On the other hand, in the constant speed region, the number of rotations of the electric motor 14 is relatively high and maintained substantially constant, so the noise generated from the bearing member 18 tends to become noticeable. This sound is caused by an abnormality occurring in the bearing member 18 as described above, and is unrelated to changes in the rotational speed. On the other hand, in the constant speed region, since the rotational speed of the electric motor 14 is substantially constant, it is difficult to detect sounds caused by unbalance of the members of the electric motor 14.

(characteristics of sound)
In this embodiment, the sound generated from the electric motor 14 is acquired over time from the start of the electric motor until it stops after passing through a constant speed region, as shown in FIG. In the case of FIG. 3, the horizontal axis indicates the elapsed time since the electric motor 14 was started. The vertical axis indicates the rotation speed, sound intensity, and RMS effective value, respectively. Any sound intensity, such as Pa or dB, can be used as long as the absolute or relative sound intensity can be obtained. The characteristic acquisition unit 41 decomposes the sound of the electric motor 14 acquired from the sound acquisition unit 21 into a plurality of frequency bands by passing it through a frequency filter (not shown). For example, as shown in FIG. 4, the sound of the electric motor 14 is decomposed into a frequency band of 0 to 1 kHz, a frequency band of 1 to 2 kHz, and a frequency band of 2 to 8 kHz. Naturally, the frequency band may be decomposed into more regions.

The characteristic acquisition unit 41 acquires a representative value of each frequency band for each rotation speed of the electric motor 14. As mentioned above, the rotation speed of the electric motor 14 is specified by the elapsed time after starting. Then, the characteristic acquisition unit 41 acquires a representative value at a specific rotation speed of the electric motor 14 for each frequency band. The representative value is a numerical value that allows quantitative understanding of the magnitude of the vibration waveform, such as an effective value or an average value of absolute values, as described above.

For example, if the sound of the electric motor 14 is acquired in the range of 0 to 10 kHz and divided into 10 set frequency bands: 0 to 1 kHz, 1 to 2 kHz, 2 to 3 kHz, ... 9 to 10 kHz, the elapsed time, that is, the rotation The representative value for each number is obtained as shown in FIG. It can be seen from FIG. 5 that the representative value for each rotation speed has characteristics for each frequency band.

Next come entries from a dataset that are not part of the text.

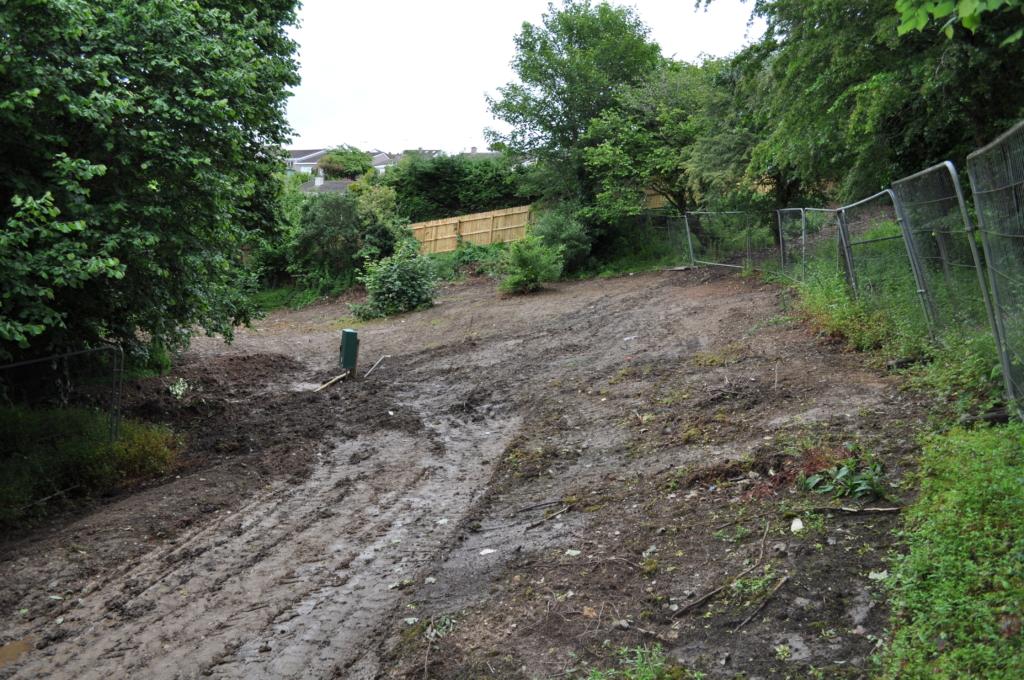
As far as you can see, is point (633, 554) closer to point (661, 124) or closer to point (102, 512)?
point (102, 512)

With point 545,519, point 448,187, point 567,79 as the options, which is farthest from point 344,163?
point 545,519

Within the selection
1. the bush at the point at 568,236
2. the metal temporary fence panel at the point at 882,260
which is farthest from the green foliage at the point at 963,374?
the bush at the point at 568,236

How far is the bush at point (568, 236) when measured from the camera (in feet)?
84.3

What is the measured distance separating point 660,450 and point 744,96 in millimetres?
11672

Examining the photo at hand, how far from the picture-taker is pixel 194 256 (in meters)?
9.24

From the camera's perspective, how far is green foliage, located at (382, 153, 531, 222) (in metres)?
35.2

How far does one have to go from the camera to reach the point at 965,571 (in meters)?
3.81

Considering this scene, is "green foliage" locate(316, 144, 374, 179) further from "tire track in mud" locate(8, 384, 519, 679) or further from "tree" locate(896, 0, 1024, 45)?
"tree" locate(896, 0, 1024, 45)

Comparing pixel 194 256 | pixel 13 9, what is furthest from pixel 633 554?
pixel 13 9

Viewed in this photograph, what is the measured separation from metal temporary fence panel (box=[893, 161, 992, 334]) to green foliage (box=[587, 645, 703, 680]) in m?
4.02

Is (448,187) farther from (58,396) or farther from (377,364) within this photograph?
(58,396)

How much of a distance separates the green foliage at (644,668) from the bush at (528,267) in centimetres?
1896

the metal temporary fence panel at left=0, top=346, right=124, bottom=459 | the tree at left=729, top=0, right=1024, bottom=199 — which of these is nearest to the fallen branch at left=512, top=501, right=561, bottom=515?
the metal temporary fence panel at left=0, top=346, right=124, bottom=459

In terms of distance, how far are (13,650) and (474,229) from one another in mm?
28904
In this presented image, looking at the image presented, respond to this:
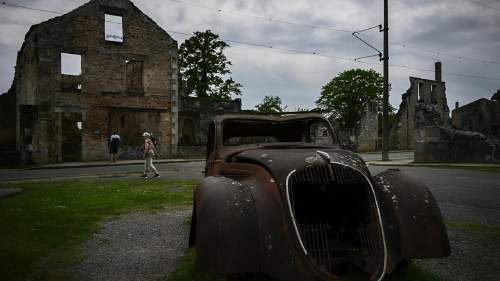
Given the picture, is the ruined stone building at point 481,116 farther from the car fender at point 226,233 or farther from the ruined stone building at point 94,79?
the car fender at point 226,233

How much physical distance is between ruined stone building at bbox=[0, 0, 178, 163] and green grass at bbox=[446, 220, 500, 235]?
19.3 meters

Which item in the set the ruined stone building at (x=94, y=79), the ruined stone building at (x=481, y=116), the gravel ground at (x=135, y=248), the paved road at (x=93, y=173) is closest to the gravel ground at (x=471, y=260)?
the gravel ground at (x=135, y=248)

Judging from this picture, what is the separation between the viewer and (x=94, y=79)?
22.9 m

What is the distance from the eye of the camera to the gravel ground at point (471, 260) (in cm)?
354

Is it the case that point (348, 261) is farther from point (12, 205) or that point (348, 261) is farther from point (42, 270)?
point (12, 205)

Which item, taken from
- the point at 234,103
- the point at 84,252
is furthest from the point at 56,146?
the point at 84,252

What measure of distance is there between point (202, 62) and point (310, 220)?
117 feet

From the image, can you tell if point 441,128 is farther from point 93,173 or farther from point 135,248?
point 135,248

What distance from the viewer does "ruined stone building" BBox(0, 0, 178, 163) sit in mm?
21594

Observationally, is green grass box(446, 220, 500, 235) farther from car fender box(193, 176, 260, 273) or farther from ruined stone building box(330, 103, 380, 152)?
ruined stone building box(330, 103, 380, 152)

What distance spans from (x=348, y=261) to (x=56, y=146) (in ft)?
72.7

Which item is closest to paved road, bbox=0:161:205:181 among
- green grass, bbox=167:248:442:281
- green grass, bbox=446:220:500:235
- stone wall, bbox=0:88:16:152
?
green grass, bbox=446:220:500:235

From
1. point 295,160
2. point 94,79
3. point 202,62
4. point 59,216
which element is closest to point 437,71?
point 202,62

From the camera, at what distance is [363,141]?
35.4m
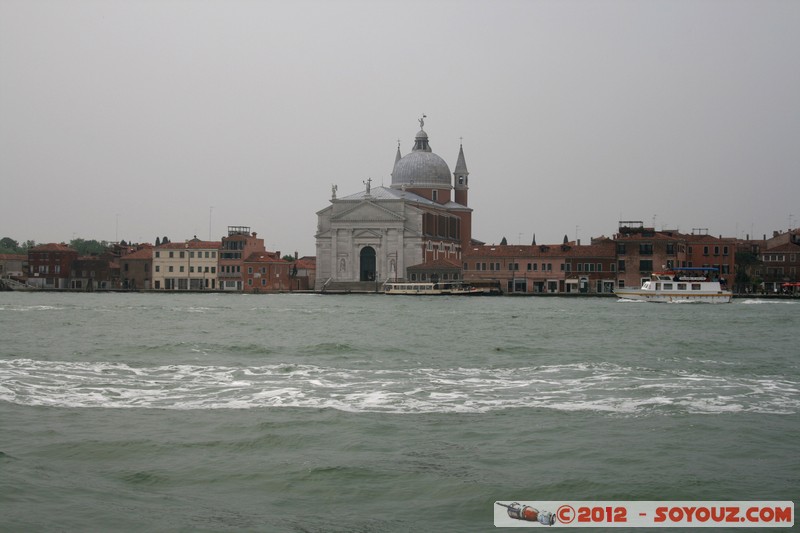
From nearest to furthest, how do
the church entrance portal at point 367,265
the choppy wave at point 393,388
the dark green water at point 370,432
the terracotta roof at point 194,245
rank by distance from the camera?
the dark green water at point 370,432, the choppy wave at point 393,388, the church entrance portal at point 367,265, the terracotta roof at point 194,245

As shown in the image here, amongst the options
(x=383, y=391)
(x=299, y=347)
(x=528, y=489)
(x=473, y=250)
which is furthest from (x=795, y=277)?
(x=528, y=489)

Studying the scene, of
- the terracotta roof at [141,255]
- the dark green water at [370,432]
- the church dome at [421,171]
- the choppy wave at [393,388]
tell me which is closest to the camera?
the dark green water at [370,432]

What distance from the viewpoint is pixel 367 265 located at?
9494cm

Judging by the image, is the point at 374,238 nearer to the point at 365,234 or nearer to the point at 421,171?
the point at 365,234

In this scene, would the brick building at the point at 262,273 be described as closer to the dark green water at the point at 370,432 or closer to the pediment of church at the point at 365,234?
the pediment of church at the point at 365,234

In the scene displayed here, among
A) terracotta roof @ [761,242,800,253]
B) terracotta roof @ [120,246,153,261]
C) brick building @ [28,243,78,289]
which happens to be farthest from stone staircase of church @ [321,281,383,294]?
terracotta roof @ [761,242,800,253]

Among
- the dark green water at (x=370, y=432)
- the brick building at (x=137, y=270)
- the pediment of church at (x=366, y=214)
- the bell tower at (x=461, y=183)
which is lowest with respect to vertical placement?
the dark green water at (x=370, y=432)

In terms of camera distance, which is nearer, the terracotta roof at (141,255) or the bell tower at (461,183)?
the terracotta roof at (141,255)

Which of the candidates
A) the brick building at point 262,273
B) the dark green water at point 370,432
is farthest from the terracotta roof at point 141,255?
the dark green water at point 370,432

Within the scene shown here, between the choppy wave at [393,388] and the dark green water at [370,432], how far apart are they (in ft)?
0.19

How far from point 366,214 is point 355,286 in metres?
6.49

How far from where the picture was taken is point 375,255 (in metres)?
94.4

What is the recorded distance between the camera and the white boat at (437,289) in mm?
84625

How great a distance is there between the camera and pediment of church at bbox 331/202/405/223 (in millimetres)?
93125
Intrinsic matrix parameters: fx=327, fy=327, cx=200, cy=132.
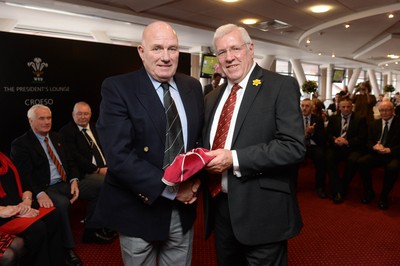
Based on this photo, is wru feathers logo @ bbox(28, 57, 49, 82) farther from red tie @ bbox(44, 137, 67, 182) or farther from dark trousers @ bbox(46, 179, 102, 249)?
dark trousers @ bbox(46, 179, 102, 249)

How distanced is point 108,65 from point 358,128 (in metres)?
4.04

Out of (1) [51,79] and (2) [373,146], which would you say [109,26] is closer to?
(1) [51,79]

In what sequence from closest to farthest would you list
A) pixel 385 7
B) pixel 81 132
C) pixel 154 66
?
pixel 154 66
pixel 81 132
pixel 385 7

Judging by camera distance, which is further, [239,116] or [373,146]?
[373,146]

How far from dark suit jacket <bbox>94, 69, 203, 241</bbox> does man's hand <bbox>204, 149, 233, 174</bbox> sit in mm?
193

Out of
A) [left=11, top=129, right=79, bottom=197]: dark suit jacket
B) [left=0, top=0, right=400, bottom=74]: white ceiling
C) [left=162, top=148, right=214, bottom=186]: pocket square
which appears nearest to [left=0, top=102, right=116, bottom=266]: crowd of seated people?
[left=11, top=129, right=79, bottom=197]: dark suit jacket

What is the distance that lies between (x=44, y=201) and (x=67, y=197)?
349mm

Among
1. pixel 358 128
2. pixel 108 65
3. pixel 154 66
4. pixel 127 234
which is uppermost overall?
pixel 108 65

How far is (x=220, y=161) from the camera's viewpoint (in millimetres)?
1526

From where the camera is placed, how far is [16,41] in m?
4.36

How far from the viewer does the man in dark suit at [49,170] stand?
3.15 meters

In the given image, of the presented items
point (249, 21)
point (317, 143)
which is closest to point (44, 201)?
point (317, 143)

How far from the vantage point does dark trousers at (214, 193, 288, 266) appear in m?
1.72

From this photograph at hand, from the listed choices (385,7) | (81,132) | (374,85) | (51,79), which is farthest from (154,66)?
(374,85)
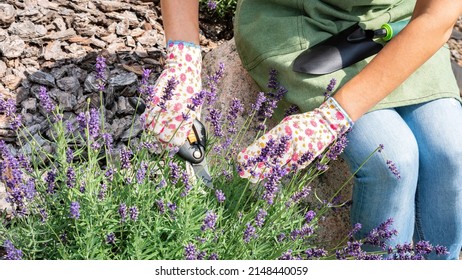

The set frequency range can be set arbitrarily as described above. FIGS. 6 and 7 show the relationship between frequency and intensity of sound acquired at a specific rotation speed. The set frequency range can be set to two regions, 0 to 1 kHz and 3 to 8 kHz, as shown in FIG. 6, or ten regions of 1 kHz each, as shown in FIG. 7, for example. Alternatively, the set frequency range may be set to three regions, 0 to 1 kHz, 2 to 3 kHz, and 7 to 8 kHz, as shown in FIG. Among these, the set frequency range of 0 to 1 kHz is a region where changes in sound due to imbalance of members such as rotational imbalance are likely to occur. The set frequency range of 2 to 3 kHz is a region where changes in electromagnetic sound such as electromagnetic distortion and noise during energization are likely to appear. The set frequency range of 7 to 8 kHz is a region where changes in sound due to mechanical damage such as damage to the bearing member 18 are likely to occur. In this way, the number of set frequency ranges is arbitrarily set depending on, for example, the capacity of the storage unit 26 and the processing capacity of the mobile terminal 11.

Next, the criteria for diagnosing the electric motor 14 using reference data will be explained.
The sound characteristics created with the set frequency range from 0 to 1 kHz have a relationship between the elapsed time as the number of rotations and the sound intensity as shown in FIG. 9. The sound characteristics in this set frequency range include regions where the sound intensity increases significantly at A1 and A2 in FIG. A1 is a value that appears when the rotation speed of the electric motor 14 increases in the acceleration region, and A2 is a value that appears when the rotation speed decreases in the deceleration region. The remarkable value that appears in A1 or A2 is caused by the progression of unbalance of the electric motor 14 or poor installation of the electric motor 14. Therefore, by using the sound characteristics in the set frequency range of 0 to 1 kHz included in the reference data, it is possible to diagnose progress of unbalance or poor installation as the cause of the abnormality occurring in the electric motor 14.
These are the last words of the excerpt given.